Interrogée sur le fait qu’elle ait ou non, observé un changement dans l’engagement ou la compréhension des apprenants, Jennifer Abou Hamad affirme que ce cours en XR a été extrêmement bénéfique : « à chaud, les retours sont déjà très positifs. J’ai vu qu’ils avaient des feedbacks qui étaient très pertinents, donc ils ont bien compris le but de l’activité en tant que telle, mais aussi le contenu. »
L’enseignant-chercheur évoque aussi le fait que les apprenants faisaient très bien « le lien entre le cours, la théorie et la pratique. Et c’est ça qui était important. Je pense que le message est bien arrivé. »
Jennifer Abou Hamad conclut en déclarant qu’elle souhaiterait intégrer plus souvent cette technologie dans ses cours : « Même si ça reste une simulation, ça rend les choses un peu plus concrètes encore. Les étudiants arrivent à faire le lien entre ce qu’on voit en cours, et ce qui peut se passer dans une situation réelle en entreprise. J’aimerais bien qu’il y ait cette méthode d’apprentissage dans chaque cours, qu’on puisse au moins faire 30 minutes de XR, une session ou un module. »

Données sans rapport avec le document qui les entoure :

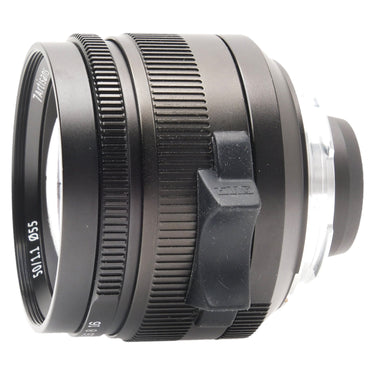 7Artisans 50mm f1.1 side view showing the focus grip tab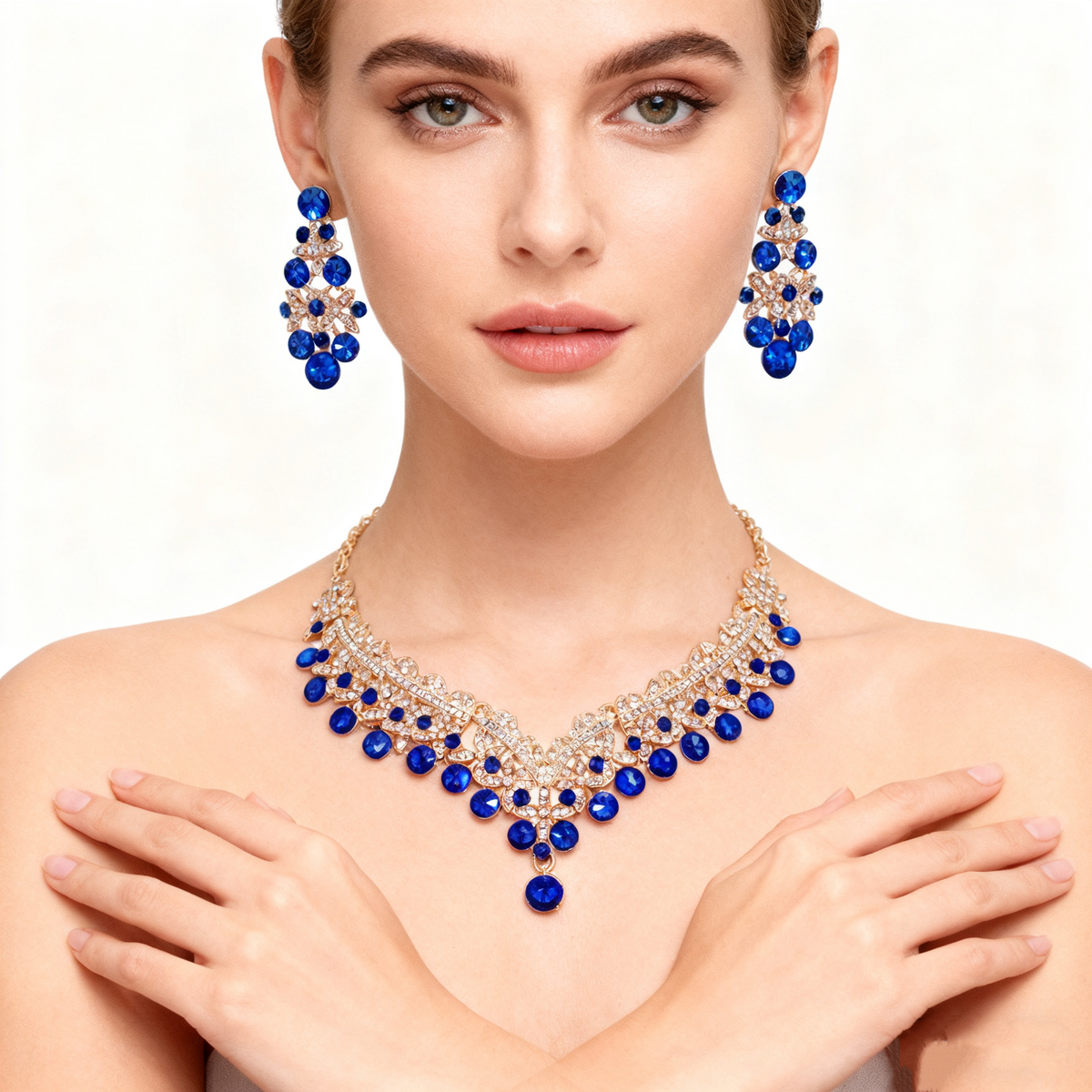 Natural Gemstone Necklace & Earrings Set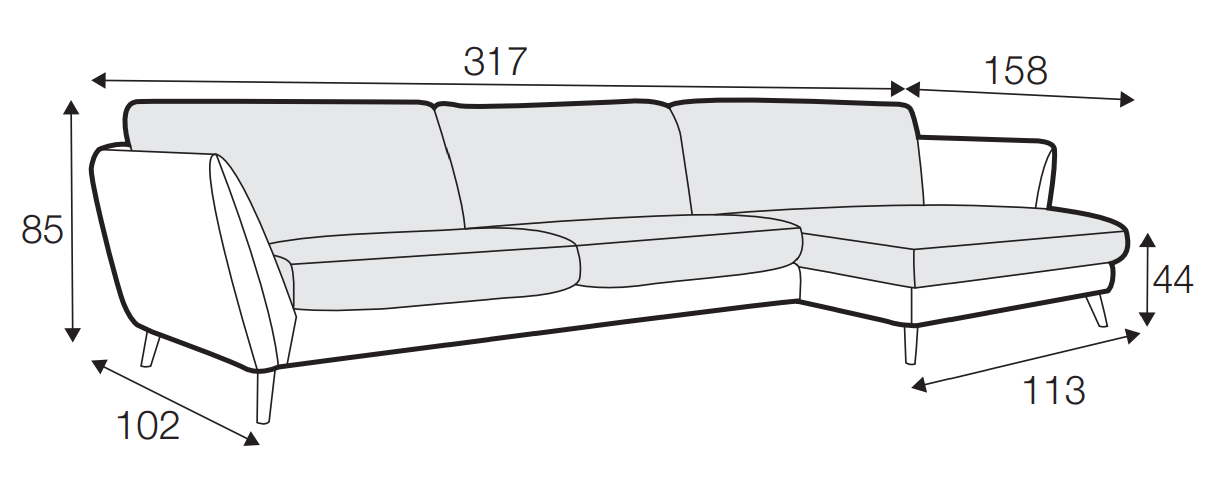 Stella 3 Seater Chaise Sofa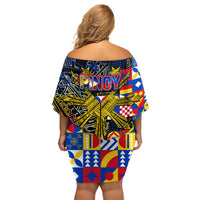 Pinoy Philippines Family Matching Off Shoulder Short Dress and Hawaiian Shirt Filipino Tattoo Art Style DT02 - Polynesian Pride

Pour donner suite à ce premier cours en réalité étendue sur les entretiens, l’enseignant-chercheur a évoqué la possibilité de nouveaux modules sur la gestion des conflits.

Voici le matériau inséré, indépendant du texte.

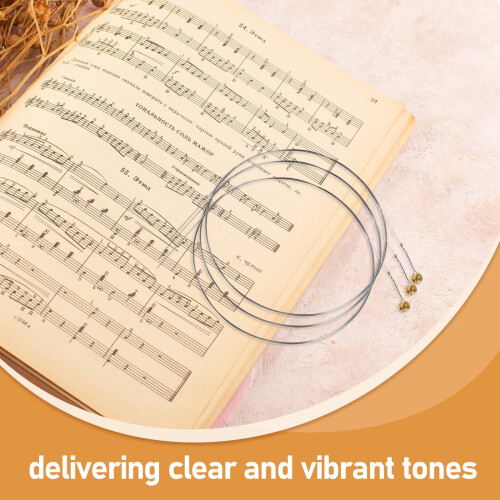 5Pcs Steel Acoustic Guitar Strings Silver Color Replacement Set with Wide Compatibility 2
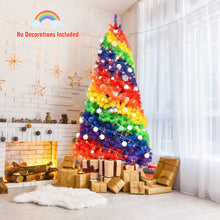 Load image into Gallery viewer, 7FT Rainbow Artificial Christmas Tree Colorful Hinged Holiday Xmas Pine Tree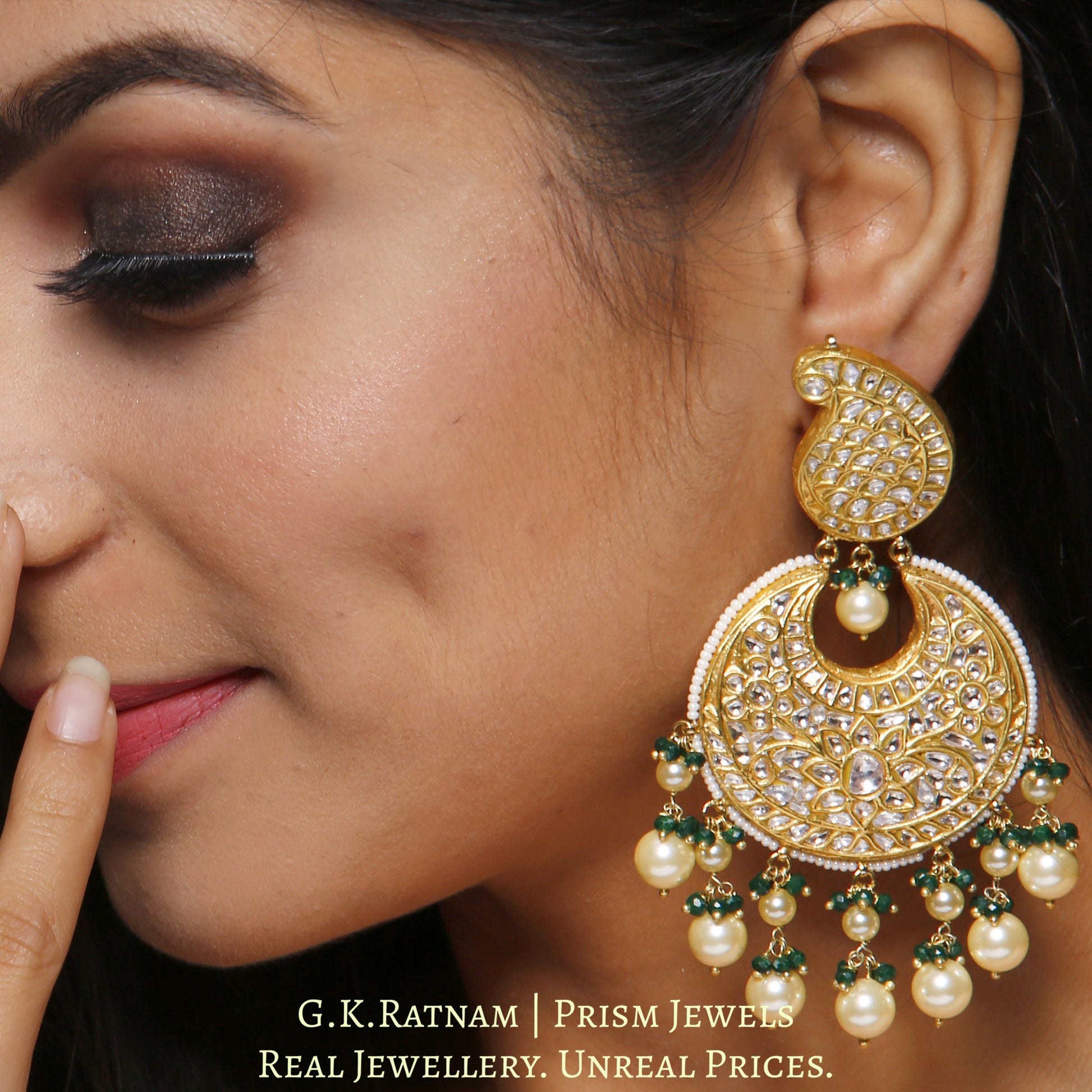 23k Gold and Diamond Polki Chand Bali Earring Pair with pearl chandeliers - G. K. Ratnam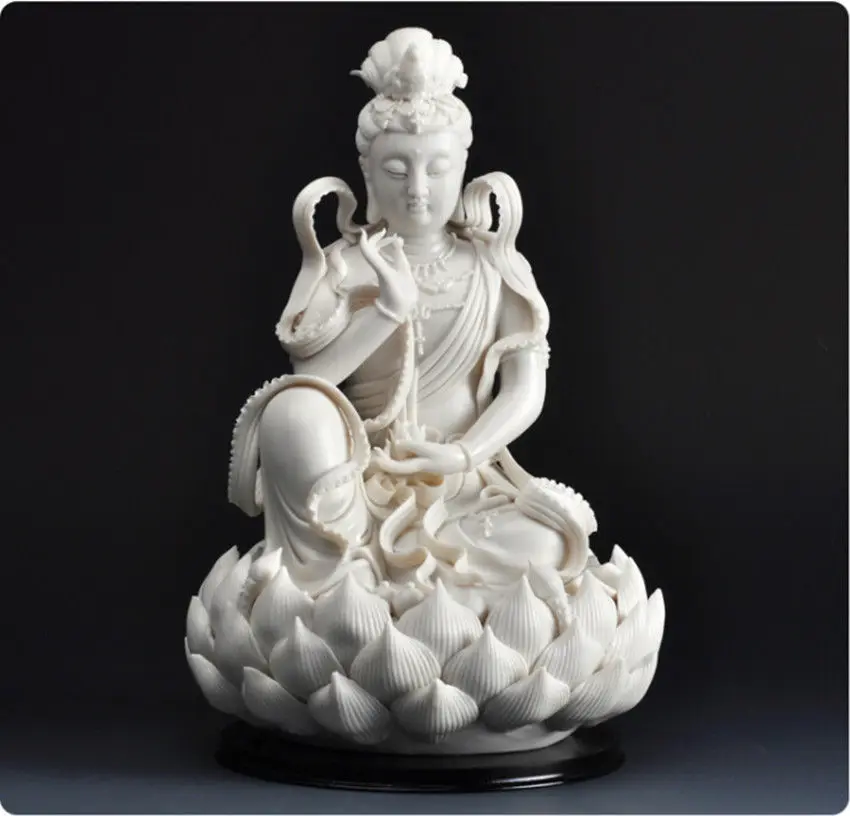 

Китайский белый фарфор sit lotus Guanyin статуя Будды Бодхисаттва
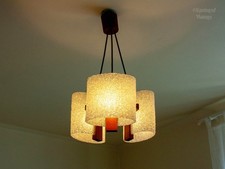 Teak and Crystalline Plastic Ceiling Light Fixture French Space Age Chandelier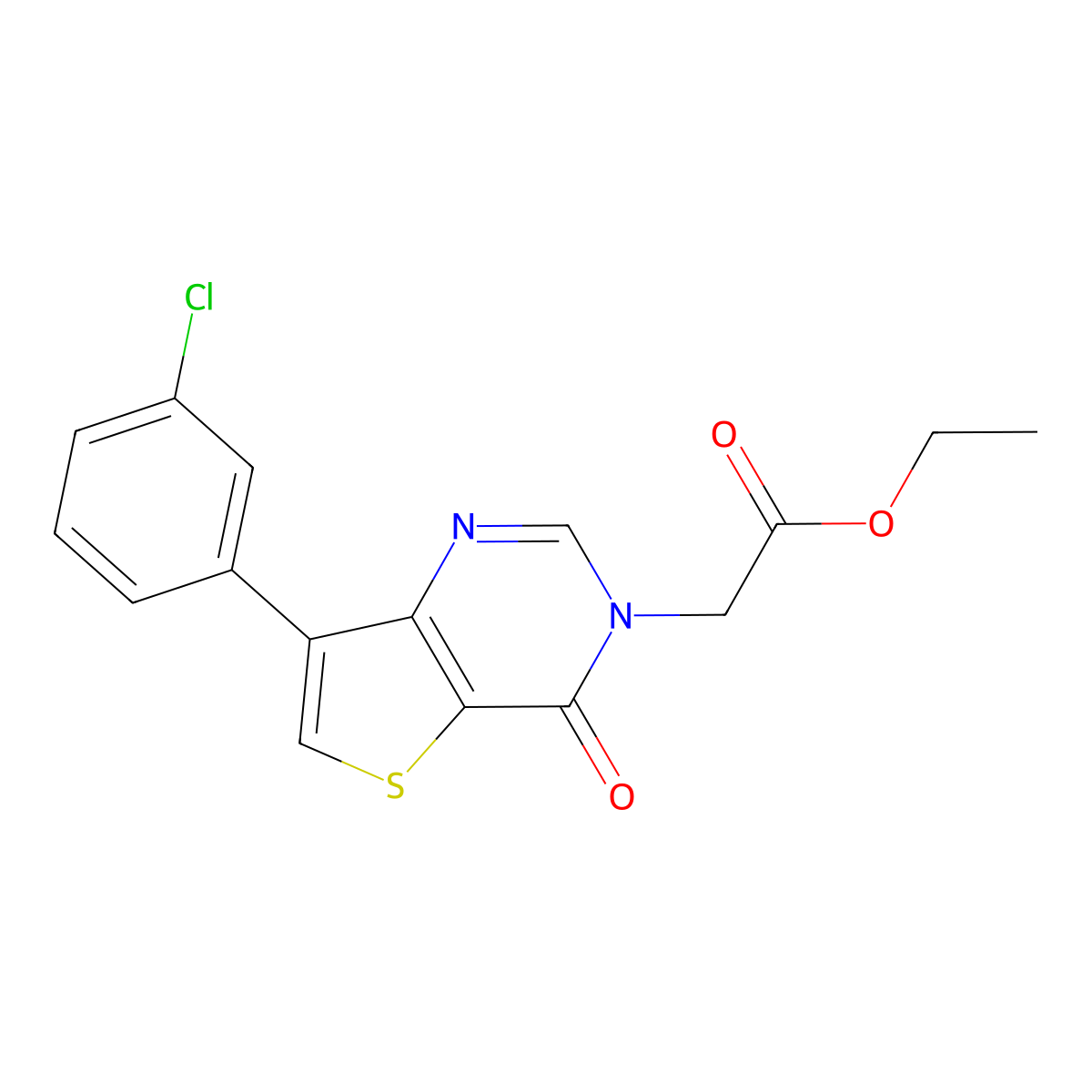 ethyl [7-(3-chlorophenyl)-4-oxothieno[3,2-d]pyrimidin-3(4H)-yl]acetate molecular structure, CAS 1105238-15-0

L’objectif à long terme de la Direction Digital Learning ? Intégrer pleinement la XR dans le cursus des écoles du Groupe IGENSIA Education, afin d'offrir une pédagogie plus immersive et innovante à ses apprenants. « Nous visons à rendre cette modalité-là plus accessible et la plus « clé en main » possible, pour qu’elle puisse être largement adoptée à la rentrée de septembre 2025, » conclut Nicolas Planel.
La réalité étendue en pédagogie offre un grand potentiel, enrichissant l’apprentissage par l'immersion et la simulation. Si des défis logistiques existent et que l’interaction humaine peut être différente, une approche hybride, combinant XR et enseignement traditionnel, permet de tirer le meilleur parti de ces nouvelles technologies tout en préservant l’accompagnement pédagogique.
Rédaction : Lauryn BIKILE.
Direction Communication Groupe IGENSIA Education.